Extrait choisi |
★ ★ ★ ★ ★

Les Apaches s'amusent
place du Château

 

 

Source : La Dépêche de Brest 21 janvier 1907

 

Depuis quelque temps, les personnes habitant les alentours de la place du Château vivent sous la terreur des apaches brestois.

Il n'est point de nuit où il ne se commette quelque déprédation.

Dans le bas de la rue du Château, tout particulièrement, ce sont les loquets et les marteaux des portes qui sont arrachés par des mains inconnues.

 

Bien mieux, la semaine dernière, la plaque de l'égout placé à l'angle de la place du Château et de la rue Jean-Jacques Rousseau fut enlevée, on ne sait comment.

Une honorable dame de notre ville, rentrant chez elle à neuf heures du soir, disparut dans cet abîme, qu'elle n'avait pu apercevoir, vu l'obscurité.

Heureusement, des personnes charitables, témoins du fait, se hâtèrent de lui porter secours.

 

Nous tenons à la disposition de M. Vibert — au cas où la chose pourrait l'intéresser ou encore qu'il voudrait la vérifier — le nom de cette nouvelle victime de l'incurie municipale.

 

Pendant que nous y sommes, nous rappellerons qu'il existe un arrêté municipal prescrivant le silence dans les rues après neuf heures du soir.

Or, les personnes habitant le bas de la rue Saint-Yves et ses environs ne peuvent dormir souvent avant deux heures du matin.

 

Dans ce quartier, après la chute du jour, il n'est guère possible à une personne qui se respecte de sortir de chez elle sans être accostée et injuriée par quelque satyre en état d'ivresse.

 

Des bandes de mauvais marins, particulièrement, très échauffés par de nombreuses libations, troublent pendant des heures entières la tranquillité publique, sans être le moindrement inquiétés par les patrouilles fournies par le 2e dépôt des équipages de la flotte.

 

La police, observeront peut-être certains, est faite pour ramasser les pochards.

★ ★ ★ ★ ★

Données listées |
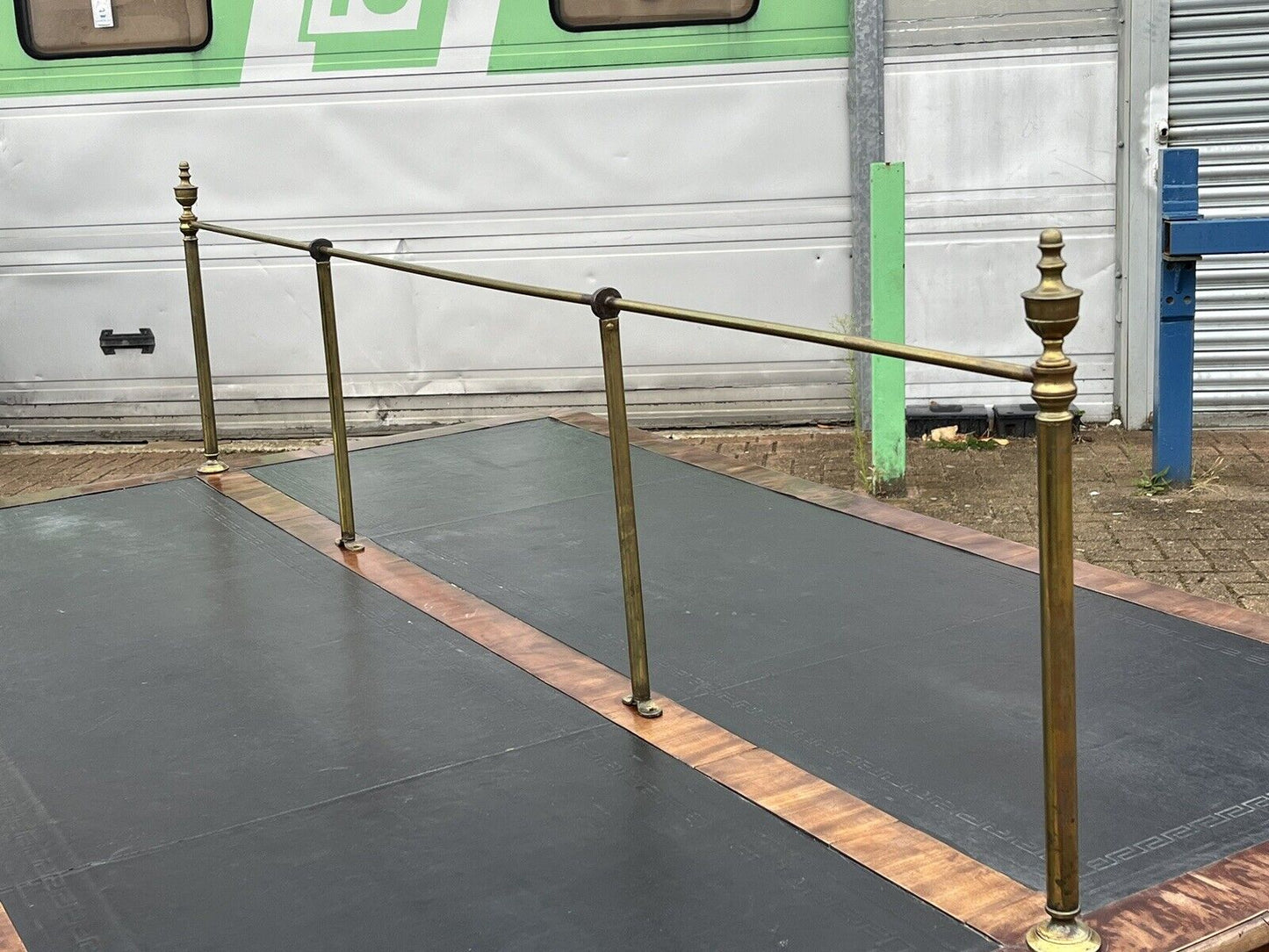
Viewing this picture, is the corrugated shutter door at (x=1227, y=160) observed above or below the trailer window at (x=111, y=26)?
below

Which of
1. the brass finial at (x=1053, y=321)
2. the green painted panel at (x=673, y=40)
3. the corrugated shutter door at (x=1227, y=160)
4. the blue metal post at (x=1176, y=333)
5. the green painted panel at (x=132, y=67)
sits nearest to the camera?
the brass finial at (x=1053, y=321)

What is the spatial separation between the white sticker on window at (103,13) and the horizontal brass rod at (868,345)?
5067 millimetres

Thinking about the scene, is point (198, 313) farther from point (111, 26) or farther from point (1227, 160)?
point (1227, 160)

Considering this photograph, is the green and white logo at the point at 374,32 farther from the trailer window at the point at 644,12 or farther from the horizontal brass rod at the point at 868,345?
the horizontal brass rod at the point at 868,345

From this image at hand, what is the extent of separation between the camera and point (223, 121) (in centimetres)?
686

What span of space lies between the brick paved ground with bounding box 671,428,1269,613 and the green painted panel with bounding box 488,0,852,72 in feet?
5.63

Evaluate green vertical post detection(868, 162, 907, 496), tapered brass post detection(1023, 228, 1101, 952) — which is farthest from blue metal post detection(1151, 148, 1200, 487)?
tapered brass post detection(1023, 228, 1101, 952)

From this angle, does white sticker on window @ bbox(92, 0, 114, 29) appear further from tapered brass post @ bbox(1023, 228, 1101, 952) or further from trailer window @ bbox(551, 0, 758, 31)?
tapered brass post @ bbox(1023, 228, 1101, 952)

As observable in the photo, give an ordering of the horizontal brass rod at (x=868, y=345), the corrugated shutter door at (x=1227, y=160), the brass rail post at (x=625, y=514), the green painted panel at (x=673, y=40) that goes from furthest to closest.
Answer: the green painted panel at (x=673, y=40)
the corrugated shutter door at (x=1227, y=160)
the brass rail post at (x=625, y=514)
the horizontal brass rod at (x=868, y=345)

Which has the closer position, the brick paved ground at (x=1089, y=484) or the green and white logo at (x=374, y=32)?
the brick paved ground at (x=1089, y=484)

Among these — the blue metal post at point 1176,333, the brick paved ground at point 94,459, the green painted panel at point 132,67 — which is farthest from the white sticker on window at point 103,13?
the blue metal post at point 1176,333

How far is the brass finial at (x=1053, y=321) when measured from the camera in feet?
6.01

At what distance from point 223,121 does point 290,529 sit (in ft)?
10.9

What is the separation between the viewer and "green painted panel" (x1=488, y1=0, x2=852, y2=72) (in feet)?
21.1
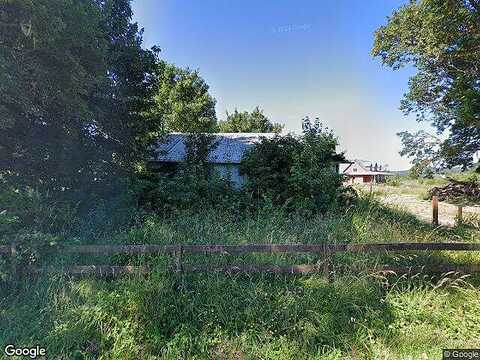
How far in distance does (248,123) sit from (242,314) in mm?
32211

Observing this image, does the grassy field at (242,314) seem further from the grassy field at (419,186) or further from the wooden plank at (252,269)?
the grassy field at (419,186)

★ ★ ★ ★ ★

La consigne | Restituez tel quel, dans l'article sur les apaches de la place du Château, tout ce qui va de « Or, les personnes » jusqu'à « ramasser les pochards. ».

Réponse attendue |
Or, les personnes habitant le bas de la rue Saint-Yves et ses environs ne peuvent dormir souvent avant deux heures du matin.

 

Dans ce quartier, après la chute du jour, il n'est guère possible à une personne qui se respecte de sortir de chez elle sans être accostée et injuriée par quelque satyre en état d'ivresse.

 

Des bandes de mauvais marins, particulièrement, très échauffés par de nombreuses libations, troublent pendant des heures entières la tranquillité publique, sans être le moindrement inquiétés par les patrouilles fournies par le 2e dépôt des équipages de la flotte.

 

La police, observeront peut-être certains, est faite pour ramasser les pochards.